# stock tracking



## Steve64 (Jun 28, 2016)

Can someone recommend a good site that i can load up with stock symbols i'm interested in tracking and have email notification when it hit's a high or low etc? I'm looking for an email notification tool in Questrade but don't see one on their site.
thanks in advance


----------



## SixesAndSevens (Dec 4, 2009)

questrade has email notification...what criteria are you looking for?


----------



## Steve64 (Jun 28, 2016)

I would like to pick a stock (XSP.TO for example) and be notified if the stock drops below 33.19 (for example)


----------



## EPS_Investor (Sep 7, 2017)

Stockwatch, been using it for 15 years and it's paid itself off literally a thousand times over. You can make big lists and it sends you updates on news, financials, etc. You can also get house trades and all sort of other tools. The filtering system is the best, I can fire through 1800 small caps within a week just going through the most recent quarters and seeing if they are profitable or not. Gives you a huge edge to finding gems in the rough. But if you just want a list of blue chips or large caps, it works well for that too.


----------



## AltaRed (Jun 8, 2009)

Steve64 said:


> I would like to pick a stock (XSP.TO for example) and be notified if the stock drops below 33.19 (for example)

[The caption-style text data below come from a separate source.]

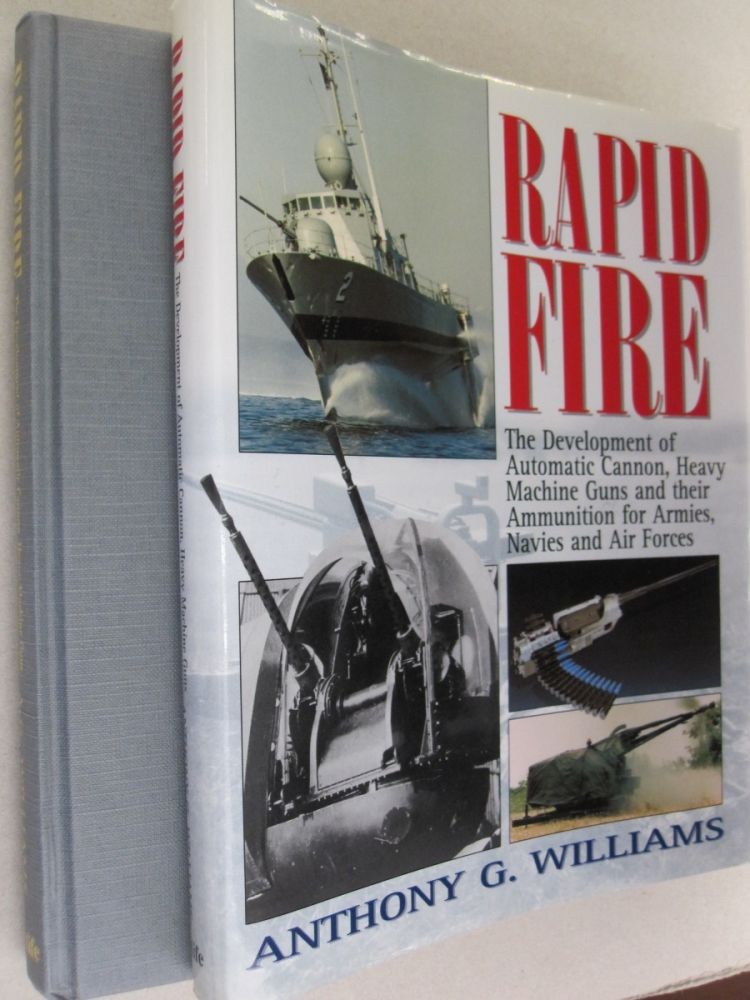 Rapid Fire The Development of Automatic Cannon, Heavy Machine Guns and Their Ammunition for Armies, Navies and Air Forces. Anthony G. Williams.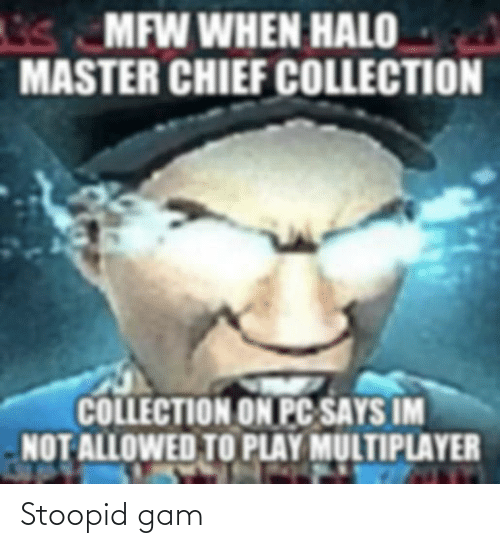 Chief Collection: s MFW WHEN HALO  MASTER CHIEF COLLECTION  COLLECTION ON PC SAYS IM  NOT ALLOWED TO PLAY MULTIPLAYER Stoopid gam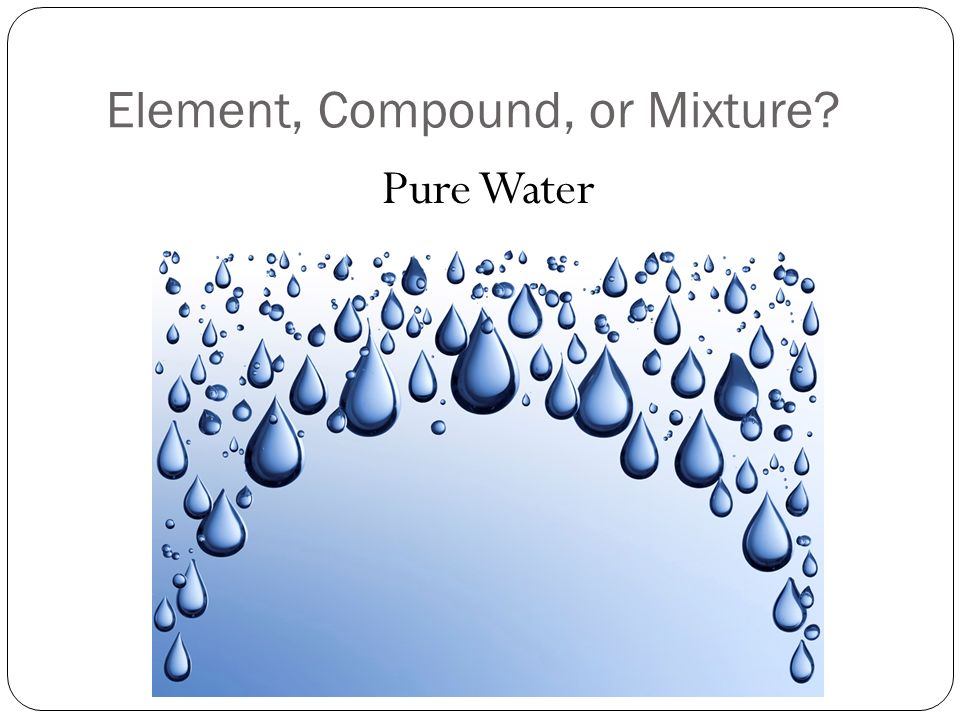 Element, Compound, or Mixture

I'd be surprised Questrade did not have a text or email Alert system for price alerts on selected stocks. BMOIL and Scotia iTrade has it.


----------



## RBull (Jan 20, 2013)

AltaRed said:


> I'd be surprised Questrade did not have a text or email Alert system for price alerts on selected stocks. BMOIL and Scotia iTrade has it.


I agree. Seems basic. I can confirm RBCDI has it too.


----------